Em dezembro de 2017, um conto publicado na revista New Yorker causou frisson na internet. “Cat Person”, da americana Kristen Roupenian, narra o começo de uma relação entre uma mulher de 20 anos e um homem de 34.
Eles se conhecem no cinema em que ela trabalha, começam a trocar mensagens de celular, ela desenvolve uma paixonite —sabemos dos pensamentos e inseguranças dela, mas não dos dele. Eles têm um encontro, e, num determinado momento, ela passa a achar tudo estranho.
Começam a aparecer defeitos demais no cara. Ao invés de cair fora, ela segue, acha que ele beija muito mal, vai para a casa dele após o bar, acha que ele é gordo demais —a descrição do moço colocando a camisinha e de sua pança é um tanto repulsiva. Mas ela segue.
Eles fazem sexo, do qual ela não gosta desde o começo. Ao final, quando ela quer dispensá-lo, ele a chama de puta.
Na internet e nas mesas de bar, leitoras exaltaram o conto como um retrato fiel das agruras femininas. O cara, claro, foi interpretado como um canalha.
Um mês depois, outro texto rodou a internet. Dessa vez, era o relato não ficcional da noite de Grace —a pior de sua vida, segundo a moça de 22 anos— com Aziz Ansari, ator e criador da série "Master of None". Ansari foi achincalhado, tratado de abusador para baixo.
Mas, segundo a narrativa, não há abuso, não há estupro. Grace vai à casa de Ansari porque quer. Todo o resto acontece também porque ela quer. O máximo que se pode dizer daquilo é que ele, e talvez mesmo ela, seria um desajeitado.
Roupenian lança agora o tão aguardado, ao menos pelo mercado, primeiro livro, que reúne 12 contos. Com temas diversos, como “O Espelho, o Balde e o Velho Fêmur”, uma espécie de alegoria tacanha sobre o amor-próprio feminino, e “Sardinha”, sobre uma brincadeira infantil que chega quase ao terror, os contos têm em comum a dificuldade da autora em resolver um final.
Não há, tampouco, um homem decente nos textos, e o maniqueísmo pesa sempre contra eles. Em “Aquela que Morde”, por exemplo, tudo se resolve para uma mulher que deseja morder pessoas a ponto de arrancar pedaços quando sua vítima é um cafajeste que passa a mão em mulheres e as beija à força.
A maioria dos contos é perpassada por uma noção essencial na compreensão e repercussão de “Cat Person”: o consentimento.
Apenas uma noção confusa e ampla do que seja consentimento —e uma um tanto paternalista de desejo— pode levar o leitor a ver a garota de “Cat Person” como a vítima de um homem vil.

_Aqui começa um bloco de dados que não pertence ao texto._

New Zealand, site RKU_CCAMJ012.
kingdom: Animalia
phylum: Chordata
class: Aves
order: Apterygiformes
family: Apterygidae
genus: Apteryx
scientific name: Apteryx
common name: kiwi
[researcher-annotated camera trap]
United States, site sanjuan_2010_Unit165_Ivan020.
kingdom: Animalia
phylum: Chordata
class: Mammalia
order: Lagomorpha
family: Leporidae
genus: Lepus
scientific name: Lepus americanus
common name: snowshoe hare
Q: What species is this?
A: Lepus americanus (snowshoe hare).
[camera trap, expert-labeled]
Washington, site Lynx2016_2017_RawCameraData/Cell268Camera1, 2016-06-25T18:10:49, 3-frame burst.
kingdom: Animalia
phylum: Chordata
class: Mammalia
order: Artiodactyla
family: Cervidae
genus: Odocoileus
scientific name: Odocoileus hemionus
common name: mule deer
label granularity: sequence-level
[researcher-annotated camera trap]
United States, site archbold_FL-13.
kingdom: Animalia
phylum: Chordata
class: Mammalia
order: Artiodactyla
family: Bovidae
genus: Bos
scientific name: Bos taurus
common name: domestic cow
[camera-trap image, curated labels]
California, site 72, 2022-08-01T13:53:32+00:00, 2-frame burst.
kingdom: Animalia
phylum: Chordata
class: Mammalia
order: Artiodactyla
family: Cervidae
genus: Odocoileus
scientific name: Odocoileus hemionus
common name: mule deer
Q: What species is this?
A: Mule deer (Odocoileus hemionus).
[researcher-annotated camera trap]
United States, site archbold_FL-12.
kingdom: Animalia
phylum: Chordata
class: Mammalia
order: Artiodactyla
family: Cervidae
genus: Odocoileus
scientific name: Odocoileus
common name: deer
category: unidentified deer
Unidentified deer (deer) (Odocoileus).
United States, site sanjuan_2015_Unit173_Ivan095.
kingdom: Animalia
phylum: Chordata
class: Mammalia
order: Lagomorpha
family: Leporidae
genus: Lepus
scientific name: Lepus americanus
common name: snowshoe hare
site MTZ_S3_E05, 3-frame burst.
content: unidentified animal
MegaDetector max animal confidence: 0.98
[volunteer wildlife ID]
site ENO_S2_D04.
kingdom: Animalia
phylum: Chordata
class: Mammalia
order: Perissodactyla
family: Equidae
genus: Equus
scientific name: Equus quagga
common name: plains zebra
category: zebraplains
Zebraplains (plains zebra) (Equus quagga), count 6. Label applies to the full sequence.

No conto de abertura, “Seu Safadinho”, um casal começa a fazer jogos, de início inocentes mas que passam a ser humilhantes e violentos, com um amigo que está triste pelo fim de um relacionamento. Nada, porém, é feito contra a sua vontade. O que o obrigava a ficar? A tristeza? Ou o prazer na perversão?
O filósofo francês Ruwen Ogien já alertava para o problema. As noções de consentimento e dignidade humana têm sido usadas para reforçar a criminalização da sexualidade, e não para sua liberalização, no que ele vê um dos fenômenos atuais mais inquietantes no domínio das liberdades individuais.